*Task instructions*
The material below has pictures in it. Set down only the lines from the line containing "Reliability Block Diagram" through the line containing "Daniel Opare vs", word for word, and leave the pictures behind.

*The data*
※
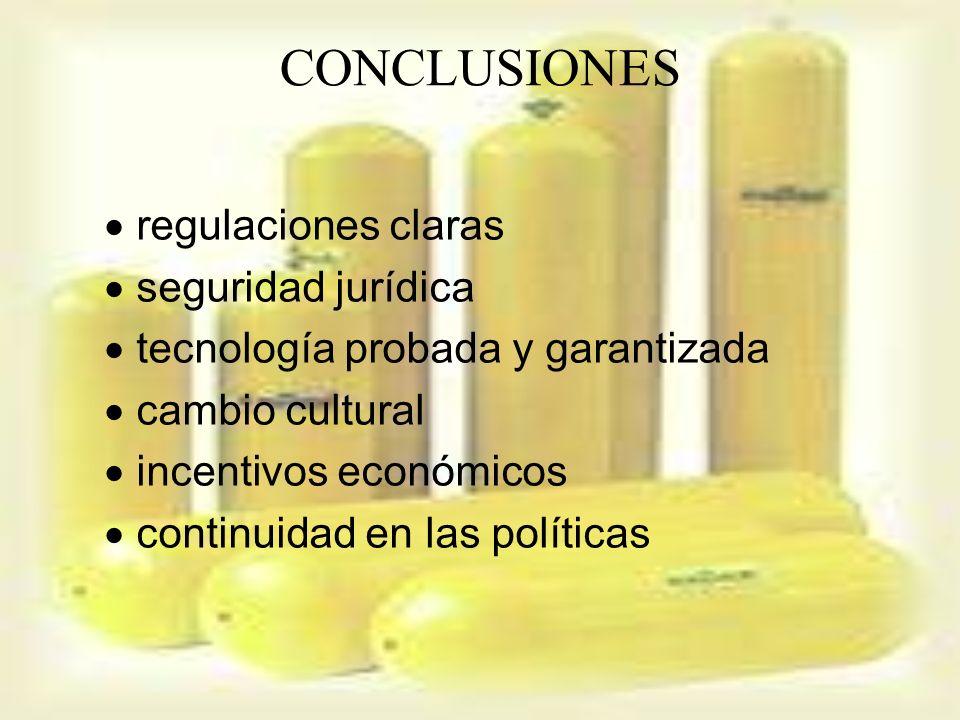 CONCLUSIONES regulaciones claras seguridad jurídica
※
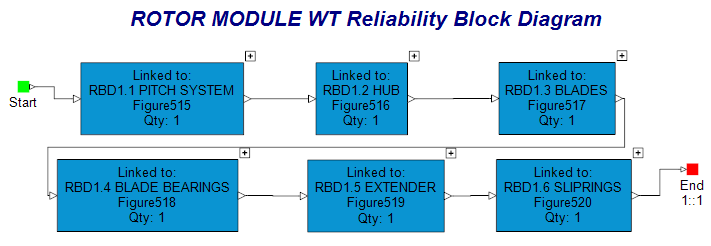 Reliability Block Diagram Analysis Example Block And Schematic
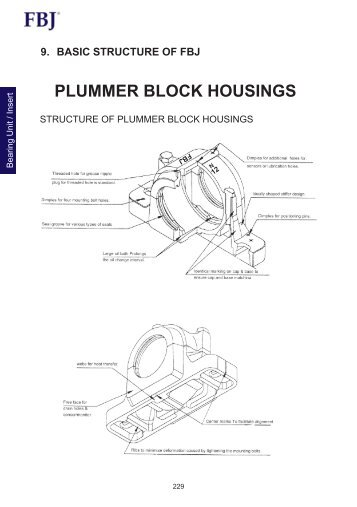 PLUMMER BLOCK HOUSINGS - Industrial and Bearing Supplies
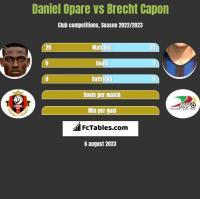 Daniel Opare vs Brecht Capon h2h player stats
※
*Response below*
 Reliability Block Diagram Analysis Example Block And Schematic
 PLUMMER BLOCK HOUSINGS - Industrial and Bearing Supplies
 Daniel Opare vs Brecht Capon h2h player stats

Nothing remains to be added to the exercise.